# Anyone in Erie need help



## wildbillsnow (Feb 28, 2013)

Hi everyone. Just looking to see if anyone in the Erie area needs help. I’m from the Pittsburgh area and am willing to travel. I’m experienced and have my own business here and insurance.I have 9’2 v plow, salt spreader, shovels and snow blowers. Send me a msg, Thanks.


----------



## cjames808 (Dec 18, 2015)

They can’t get to their computers.

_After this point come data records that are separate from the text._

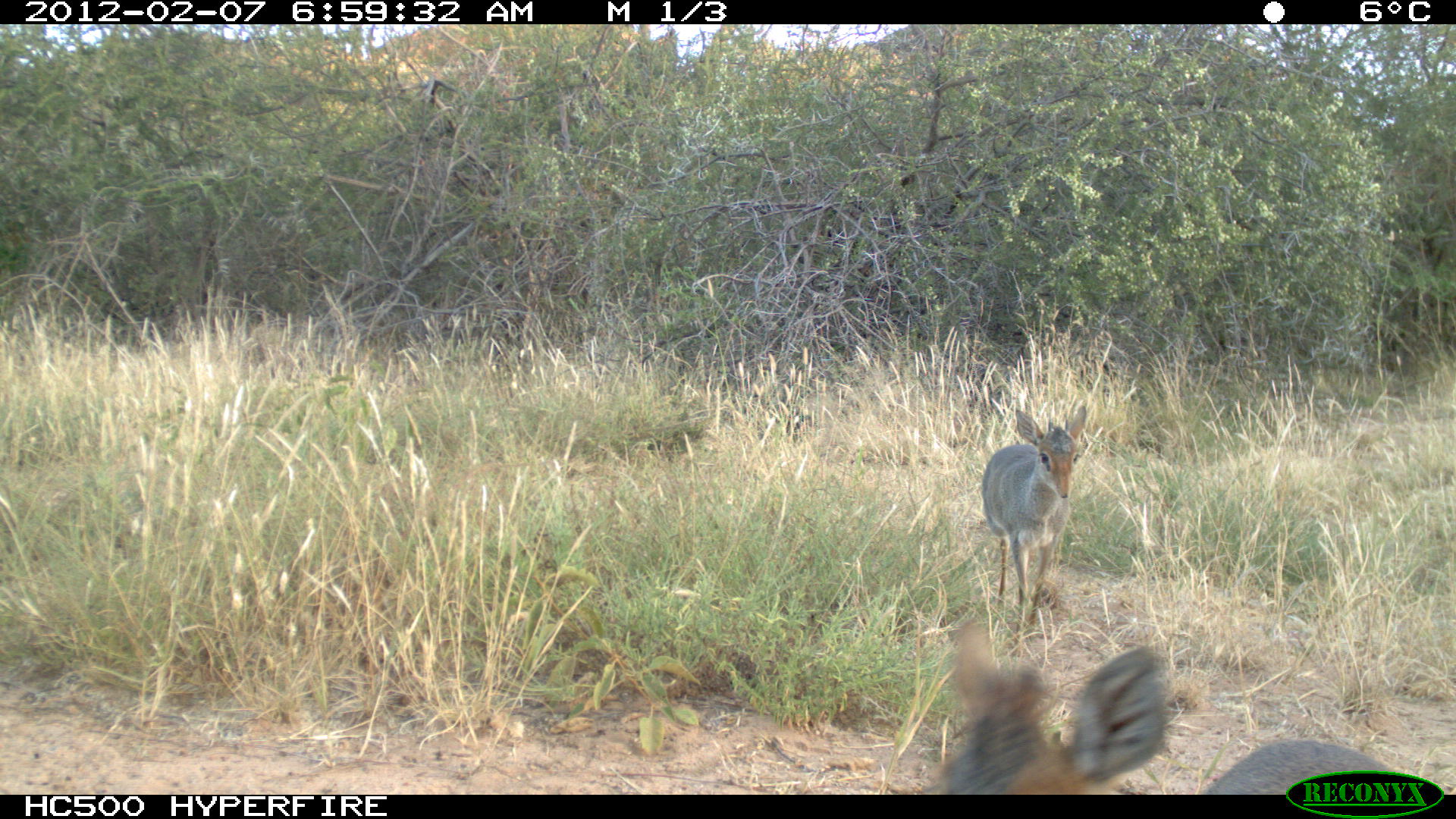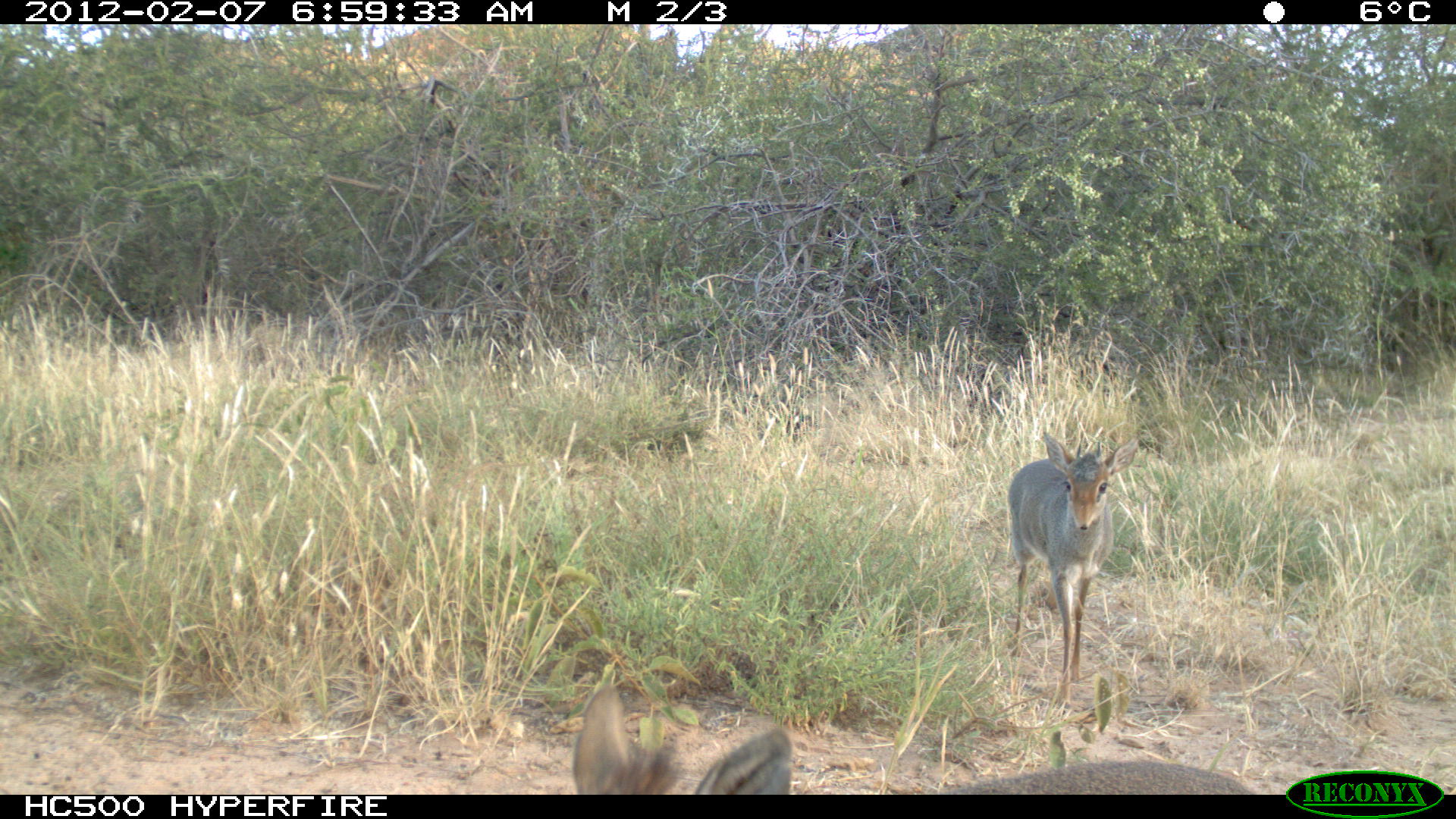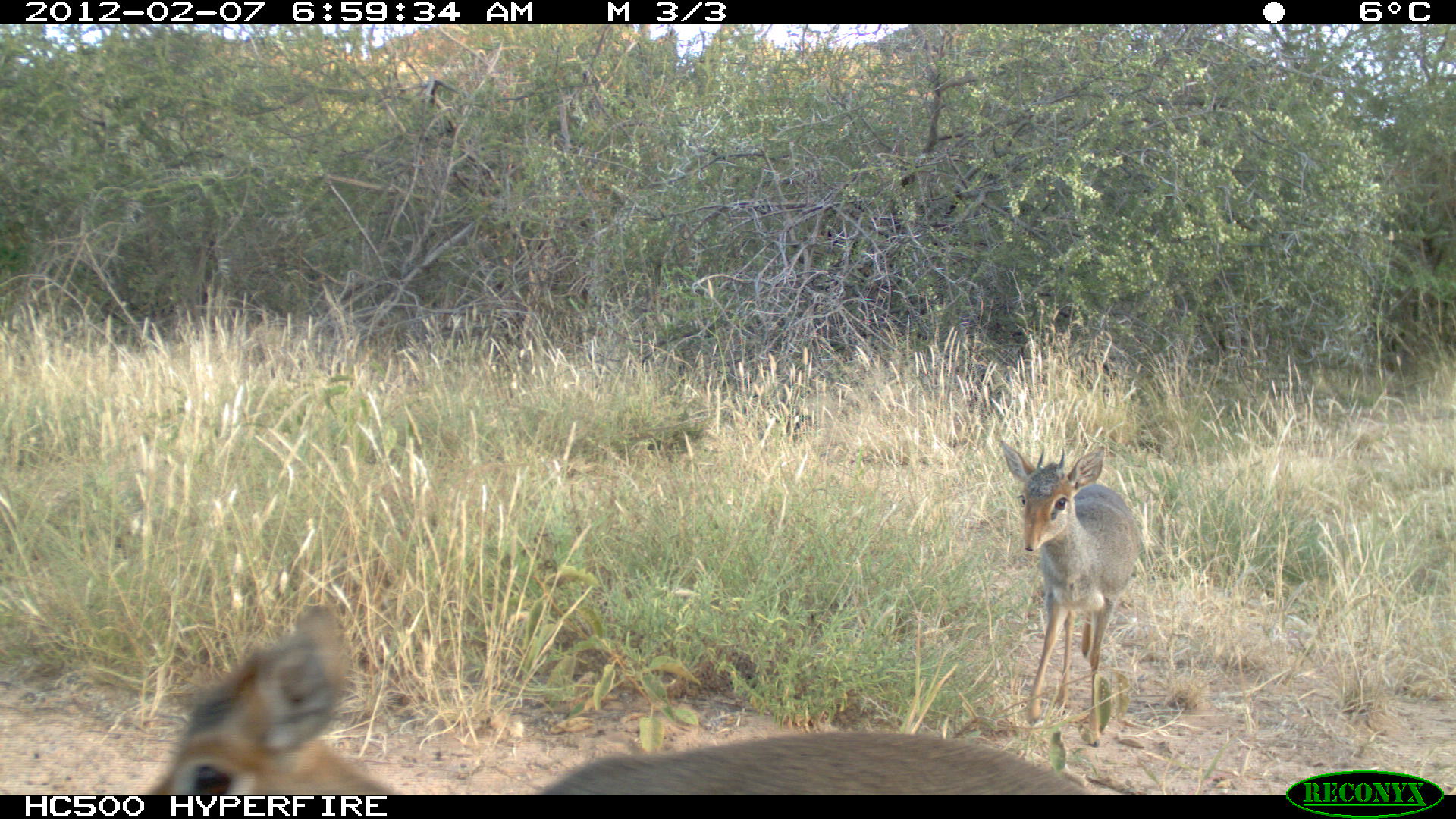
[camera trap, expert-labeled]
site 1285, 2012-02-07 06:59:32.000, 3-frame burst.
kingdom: Animalia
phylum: Chordata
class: Mammalia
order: Artiodactyla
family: Bovidae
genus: Madoqua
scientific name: Madoqua guentheri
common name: günther's dik-dik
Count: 2.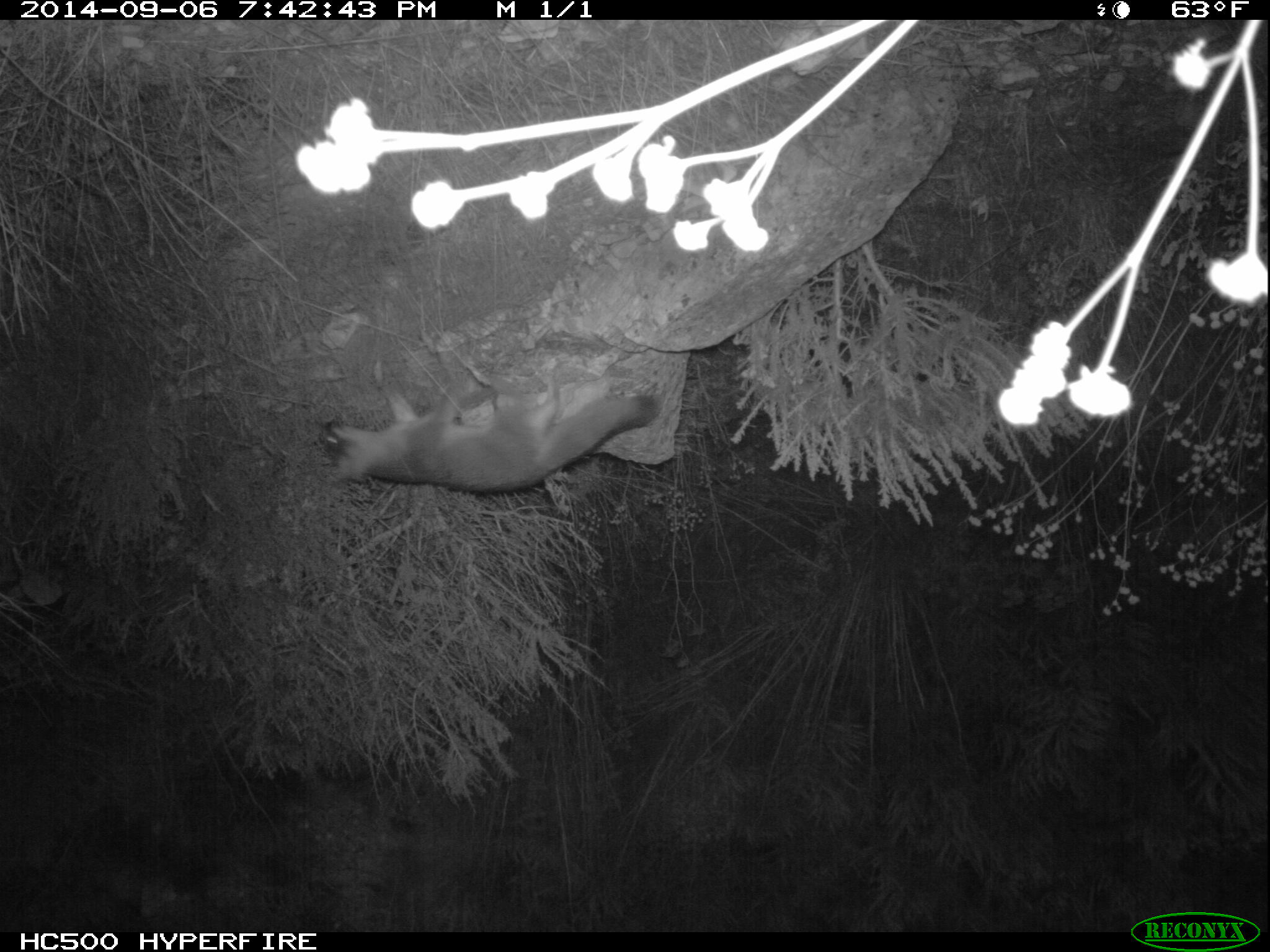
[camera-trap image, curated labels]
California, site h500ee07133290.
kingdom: Animalia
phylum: Chordata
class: Mammalia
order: Carnivora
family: Canidae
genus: Urocyon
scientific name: Urocyon littoralis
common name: island fox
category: fox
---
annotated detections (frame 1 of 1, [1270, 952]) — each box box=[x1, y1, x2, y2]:
fox: box=[319, 359, 656, 495]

Too much snow!


----------



## Mike_PS (Feb 28, 2005)

the guy is wondering if those in Erie need any help...no need for you guys to ruin his thread with more nonsensical posts


----------



## Mark Oomkes (Dec 10, 2000)

Michael J. Donovan said:


> the guy is wondering if those in Erie need any help...no need for you guys to ruin his thread with more nonsensical posts


I was serious.

You really think they have time to check into Plowsite for help?


----------



## Defcon 5 (Mar 20, 2014)

Mark Oomkes said:


> I was serious.
> 
> You really think they have time to check into Plowsite for help?


I bet you would


----------



## Mark Oomkes (Dec 10, 2000)

Defcon 5 said:


> I bet you would


Nonsense....


----------



## Mike_PS (Feb 28, 2005)

hey funny guys, I'm not asking anymore, either quit ruining threads with the off topic banter or don't post in the threads


----------